Les marchés actions ont connu un net repli au cours de la semaine dernière, toujours pénalisés par les craintes relatives au coronavirus chinois.

Un seul sujet a occupé l’esprit des investisseurs au cours de la semaine dernière : l’épidémie chinoise de coronavirus. La concrétisation du Brexit, attendue depuis 3 ans et demi, est passée quasi-inaperçu dans ce contexte. De même, les investisseurs n’auront retenu que quelques mots de la déclaration de politique monétaire de Jerome Powell, président de la Fed, qui a considéré que l’épidémie de coronavirus constituait une menace « très sérieuse ».

De fait, l’OMS a requalifié l’épidémie de coronavirus d’« urgence internationale », ravivant les craintes d’une mise à l’écart temporaire de la Chine sur le plan international. La situation pourrait se traduire par un tassement économique susceptible de se transmettre aux pays les plus dépendants du dynamisme chinois.

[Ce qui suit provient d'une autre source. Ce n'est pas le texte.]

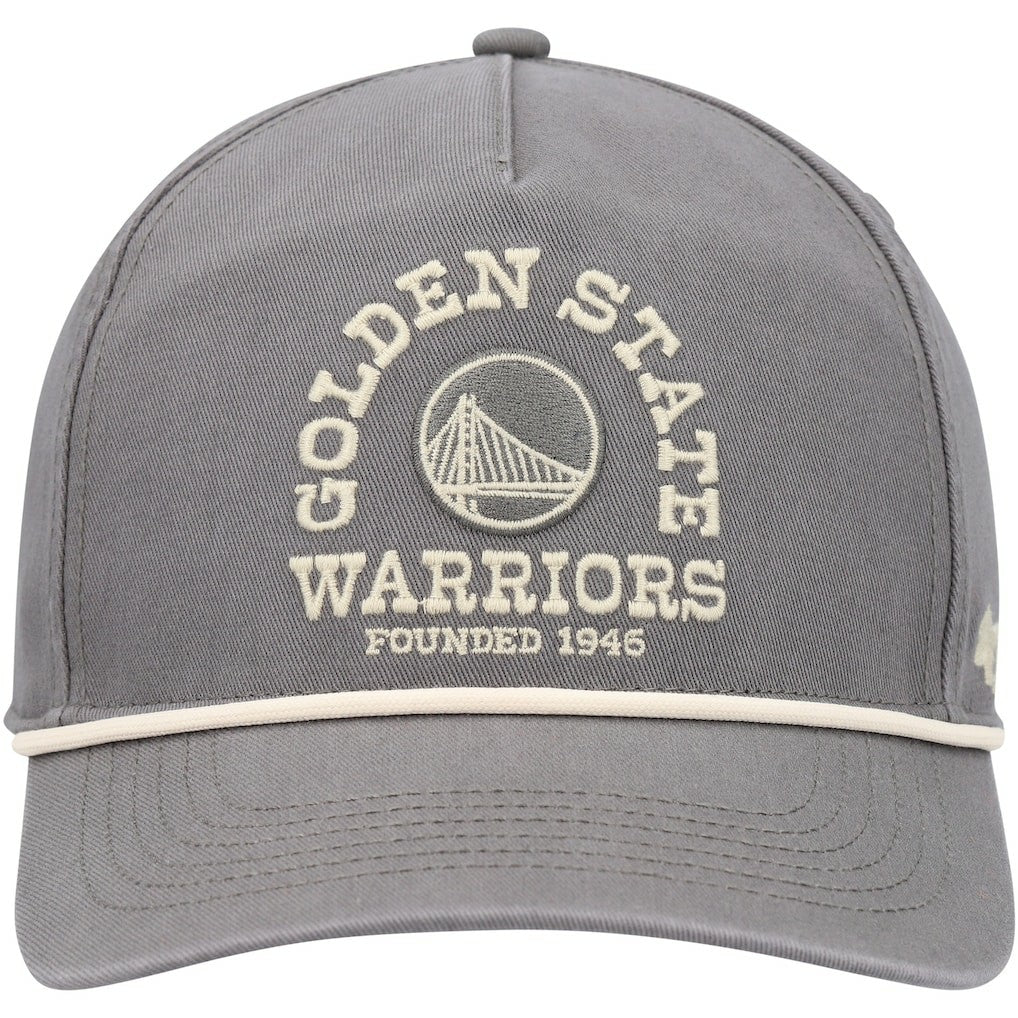 Golden State Warriors '47 Canyon Ranchero Hitch Adjustable Hat sale - Charcoal online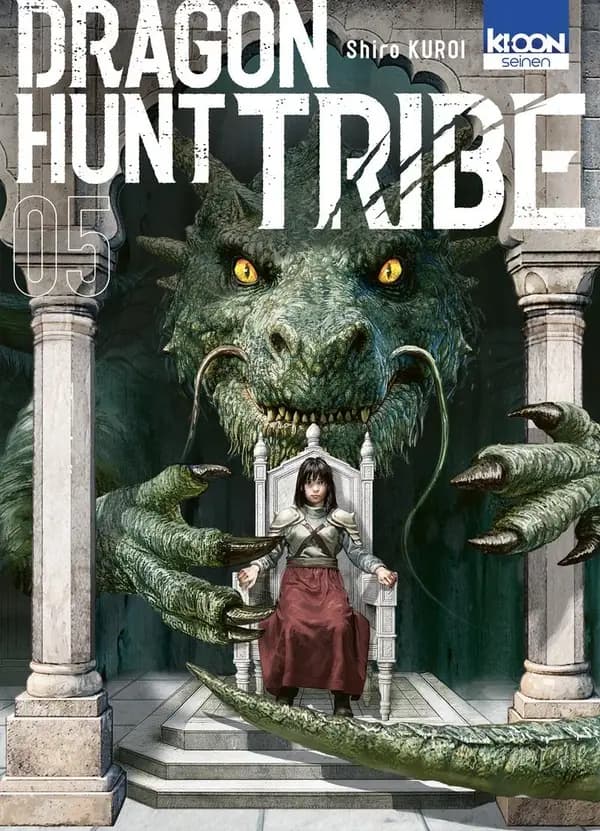 Dragon hunt tribe. 5
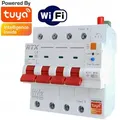3-phasen-sicherung, Einstellbar 2-6 3a Wifi Tuya  Energiemessung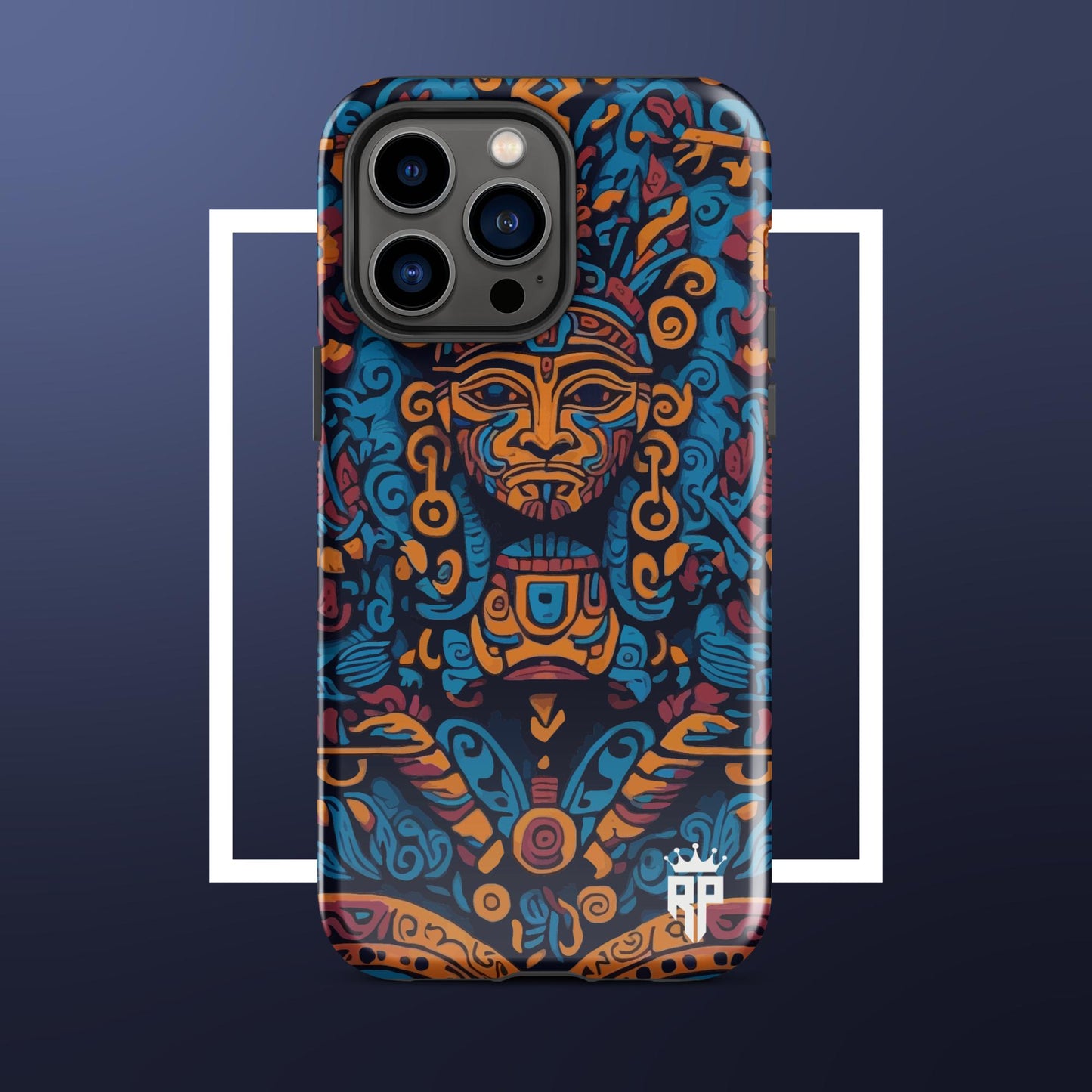 Temple of the Sun iPhone® Case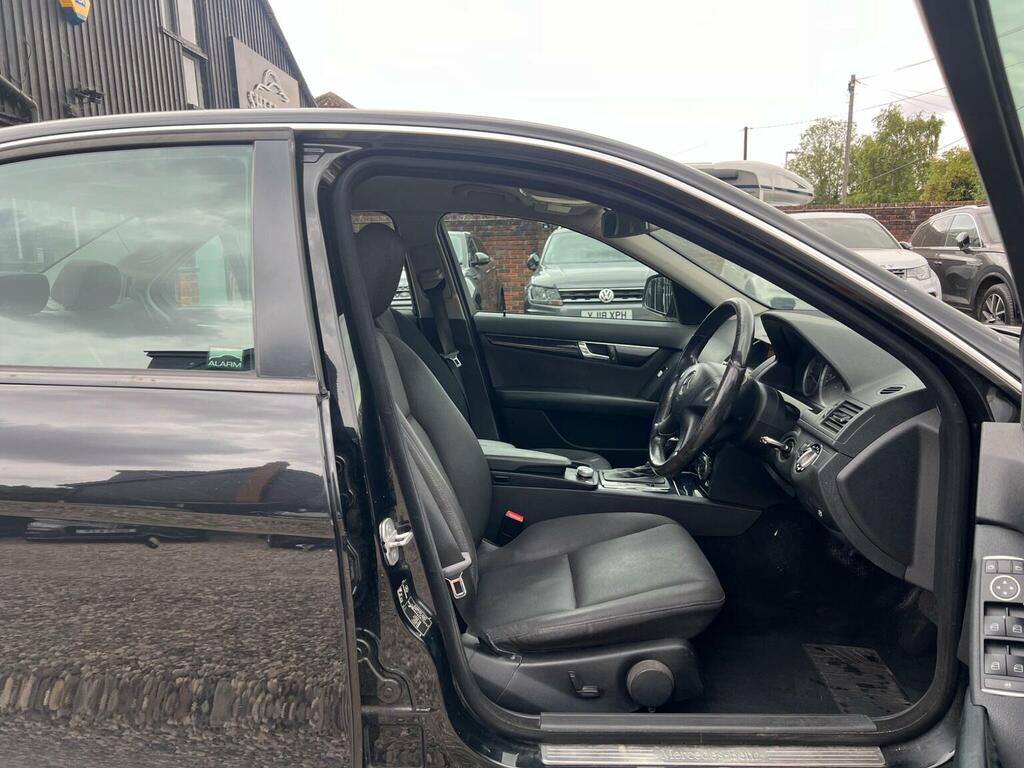 Mercedes-Benz C Class 2.1 C200 Cdi Sport 135 Bhp Black #9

C’est donc la contagion économique, bien plus que la contagion médicale d’une maladie somme toute assez peu dangereuse, qui échauffe les esprits des investisseurs.

En conséquence, le scénario du ralentissement chinois a provoqué une nette baisse des prix du pétrole. Le Brent est revenu à 56 dollars le baril, son plus bas niveau depuis décembre 2018. Le WTI américain est quant à lui revenu à 51 dollars le baril.

À l’inverse, les investisseurs se sont tournés vers les valeurs-refuges, en particulier vers les emprunts d’Etats, pesant ainsi sur les rendements des marchés obligataires. Le taux du Bund allemand à 10 ans est revenu à -0,43%, au plus bas depuis le mois d’octobre. Le taux de l’OAT française de même échéance est quant à lui redescendu à -0,17%, plongeant de nouveau en territoire négatif.

Sur l’ensemble de la semaine, le CAC 40 a perdu 3,62% à 5.806 points et l’Eurostoxx 50 s’est contracté de 3,66% à 3.640 points. Aux Etats-Unis, le Dow Jones s’est quant à lui contracté de 2,59% à 28.256 points. La bourse de Shanghai était fermée toute la semaine à l’occasion du Nouvel An chinois, et a rouvert lundi 3 février en perdant 7%.

Les valeurs cycliques en première ligne

Les valeurs les plus exposées à la Chine, notamment cycliques, ont été particulièrement affectées au cours de la semaine, à l’image du secteur pétrolier. TechnipFMC (-12,68%) a terminé à la dernière place du CAC 40 sur l’ensemble de la semaine. Total (-6,82%) a également fait partie des plus fortes baisses de l’indice parisien.

L’automobile a poursuivi sa descente à vive allure. Renault (-2,78%) n’a connu qu’un rebond éphémère suite à l’annonce de la nomination de son nouveau directeur général, Luca de Meo, ancien dirigeant de Seat, qui devra trouver une solution face à la fragilisation du partenariat avec Nissan. La marque au losange a désormais perdu 65% de sa valeur boursière depuis son pic de 2018. Peugeot (-3,43%) est revenu à son plus bas niveau depuis un an, poursuivant son repli depuis l’annonce de la fusion avec FCA. Parmi les valeurs les plus durement touchées du secteur se trouve également l’équipementier Valeo (-5,78%).

Le secteur bancaire a souffert de la nouvelle plongée des taux souverains en territoire négatif. BNP Paribas (-3,73%), Société générale (-3,18%) et Crédit Agricole (-2,70%) ont ainsi terminé la semaine dans le rouge. Le secteur a néanmoins freiné ses pertes avec la publication des résultats de Deutsche Bank (+6,11%). La première banque allemande a certes annoncé une perte de 5,7 milliards d’euros sur l’exercice 2019, liée à son actuel plan de restructuration, mais a néanmoins été plébiscitée grâce à la très bonne tenue de DWS (+10,48%), sa filiale de gestion d’actifs cotée en bourse, qui a collecté 25 milliards d’euros d’actifs sous gestion en 2019 après avoir subi une décollecte de 23 milliards en 2018.

Thales (+0,45%), Air Liquide (+0,31%) et Carrefour (+0,03%), au profil plus défensif, sont les seules valeurs du CAC 40 à avoir terminé la semaine dans le vert.